Das kubanische Regime hat nicht genügend Rollstühle für die alternde Bevölkerung

Behinderte Seniorin in HavannaFoto © CiberCuba

Der Minister für Industrie von Kuba, Eloy Álvarez Martínez, erkannte öffentlich an, dass die Rollstühle, die der Staat verteilt, unzureichend sind, um die Nachfrage von älteren Menschen, Kranken und Menschen mit Behinderungen zu decken.

Seine Aussagen wurden in der Sitzung der Regierungskommission für demografische Dynamik gemacht, die vom Premierminister Manuel Marrero Cruz aus dem Palast der Revolution geleitet wurde.

Im Jahr 2025 wurden 3.115 Rollstühle im ganzen Land verteilt, und für 2026 plant die Regierung, nur 2.000 Einheiten zu verteilen.

„Wir wissen, dass das nicht ausreicht“, gab Álvarez Martínez zu und fügte hinzu, dass die Regierung an der Aufarbeitung und Reparatur bereits bestehender Stühle arbeitet, um das Defizit auszugleichen.

Als kurzfristige Maßnahme kündigte der Minister die Bereitstellung weiterer technischer Hilfen an: "Ebenso beginnen wir in diesem Jahr mit der Auslieferung von 11.000 Spazierstöcken, 5.000 Gehhilfen, 3.000 Krücken, und das ist vorgesehen, um im Rahmen des eigenen Gesundheitssystems weiterhin Fortschritte zu machen."

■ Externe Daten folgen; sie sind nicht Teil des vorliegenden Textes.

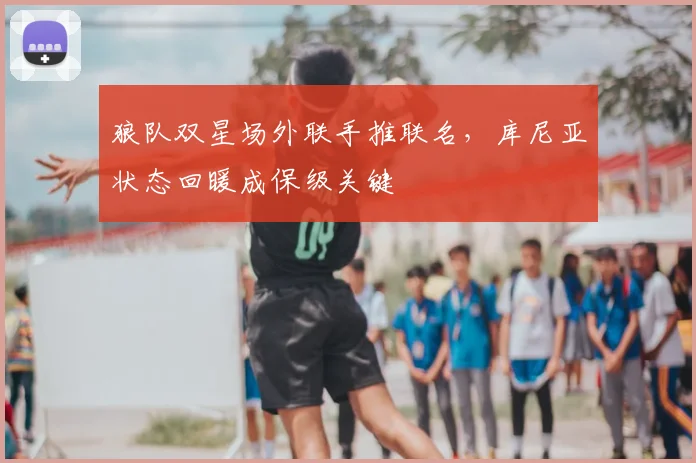 狼队双星场外联手推联名，库尼亚状态回暖成保级关键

Die Knappheit entsteht im Kontext des schnell fortschreitenden demografischen Wandels in Kuba, dem am stärksten gealterten Land Lateinamerikas.

Zum Ende des Jahres 2024 waren 25,7% der Bevölkerung 60 Jahre oder älter, so die Nationale Statistik- und Informationsbehörde (ONEI). Die am stärksten betroffenen Provinzen sind Villa Clara mit 29,1% der über 60-Jährigen und Havanna mit 28,1%.

Die Nachfrage nach technischen Hilfen wächst, während die staatlichen Ressourcen schrumpfen. Das System zur Betreuung von Familien (SAF) hat die Anzahl der betreuten Personen von 59.000 im Jahr 2023 auf 67.000 Mitte 2025 erhöht, mit täglich zwischen 7 und 8 neuen Anträgen in einigen Gemeinden.

Die eigene Verwaltung des SAF erkannte in diesem Monat, dass die Unterstützung von vulnerablen Personen weiterhin eine unvollständige Aufgabe bleibt.

Angesichts der Unfähigkeit des Staates mussten Organisationen wie Hope Haven International Ministries, der Rat der Kirchen und die Kubanische Vereinigung der Körperlich-Motorisch Eingeschränkten (Aclifim) im vergangenen Februar etwa 200 Rollstühle in Granma spenden, um die Mangelversorgung des öffentlichen Systems auszugleichen. Es kann Monate oder sogar Jahre dauern, um über staatliche Kanäle einen Rollstuhl zu erhalten.

Die Regierung wird im Jahr 2026 mehr als 2.173 Millionen Pesos für das Programm zur demografischen Dynamik bereitstellen, das darauf abzielt, Altenheime, Großelternhäuser und Kindergärten zu erhalten.

Im Februar und Einrichtungen für Menschen mit Behinderungen zu eröffnen, obwohl Analysten darauf hinweisen, dass diese Maßnahme in Anbetracht der Dimension des Problems begrenzte Auswirkungen hat.